Action item A
Decide whether each statement below agrees with the Sentinel 2 function description. (i) The cache directory defaults to None. (ii) The function returns a list of file paths. (iii) The function loads a Landsat scene. Answer each with yes or no, and quote the words of the text that settle it.
Action item B
From the Sentinel 2 function description, copy the part from "path to the ArcticDEM slope" to "Defaults to None.".

Provided passage
*** Begin section ***

Load and preprocess a Sentinel 2 scene into an xr.Dataset.

Parameters:

Name Type Description Default
s2_scene_path Path

path to the Sentinel 2 Scene

required
slope_vrt Path

path to the ArcticDEM slope VRT file

required
elevation_vrt Path

path to the ArcticDEM elevation VRT file

required
cache_dir Path | None

The cache directory. If None, no caching will be used. Defaults to None.

None

Returns:

Type Description
Dataset

xr.Dataset: preprocessed Sentinel Scene

Examples:

Data directory structure:

    data/input
    ├── ArcticDEM
       ├── elevation.vrt
       ├── slope.vrt
       ├── relative_elevation
          └── 4372514_relative_elevation_100.tif
       └── slope
           └── 4372514_slope.tif
    └── sentinel2
        └── 20220826T200911_20220826T200905_T17XMJ/
            ├── 20220826T200911_20220826T200905_T17XMJ_SCL_clip.tif
            └── 20220826T200911_20220826T200905_T17XMJ_SR_clip.tif

Load and preprocess a Sentinel Scene:

    from pathlib import Path
    from darts_preprocessing.preprocess import load_and_preprocess_sentinel2_scene

    fpath = Path("data/input/sentinel2/20220826T200911_20220826T200905_T17XMJ")

*** End section ***

Supplied material
*** Begin section ***

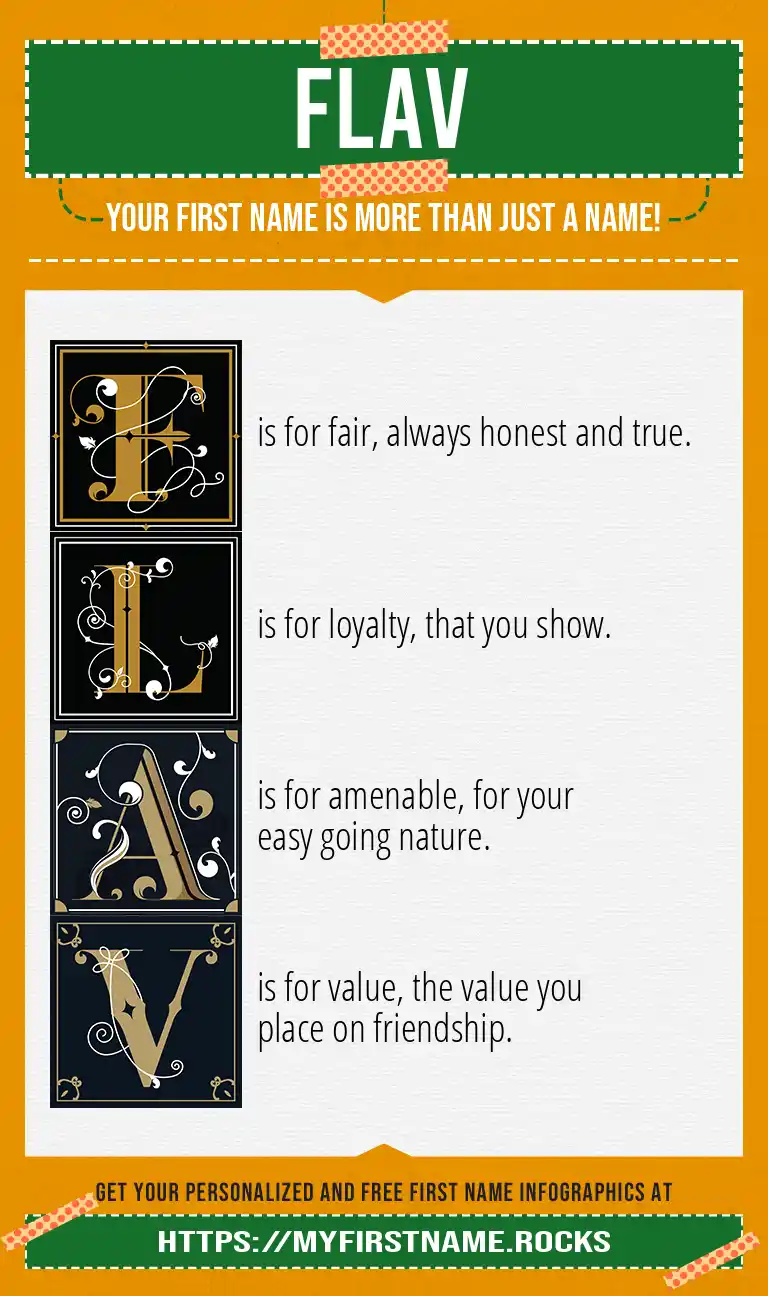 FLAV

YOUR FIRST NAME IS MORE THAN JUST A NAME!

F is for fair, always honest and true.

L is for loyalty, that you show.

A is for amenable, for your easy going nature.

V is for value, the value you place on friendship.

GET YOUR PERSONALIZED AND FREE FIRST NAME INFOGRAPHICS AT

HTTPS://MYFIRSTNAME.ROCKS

*** End section ***

Exercise solution A
(i) Yes: "Defaults to None."
(ii) No: "xr.Dataset: preprocessed Sentinel Scene"
(iii) No: "Load and preprocess a Sentinel 2 scene into an xr.Dataset."

Exercise solution B
path to the ArcticDEM slope VRT file

required
elevation_vrt Path

path to the ArcticDEM elevation VRT file

required
cache_dir Path | None

The cache directory. If None, no caching will be used. Defaults to None.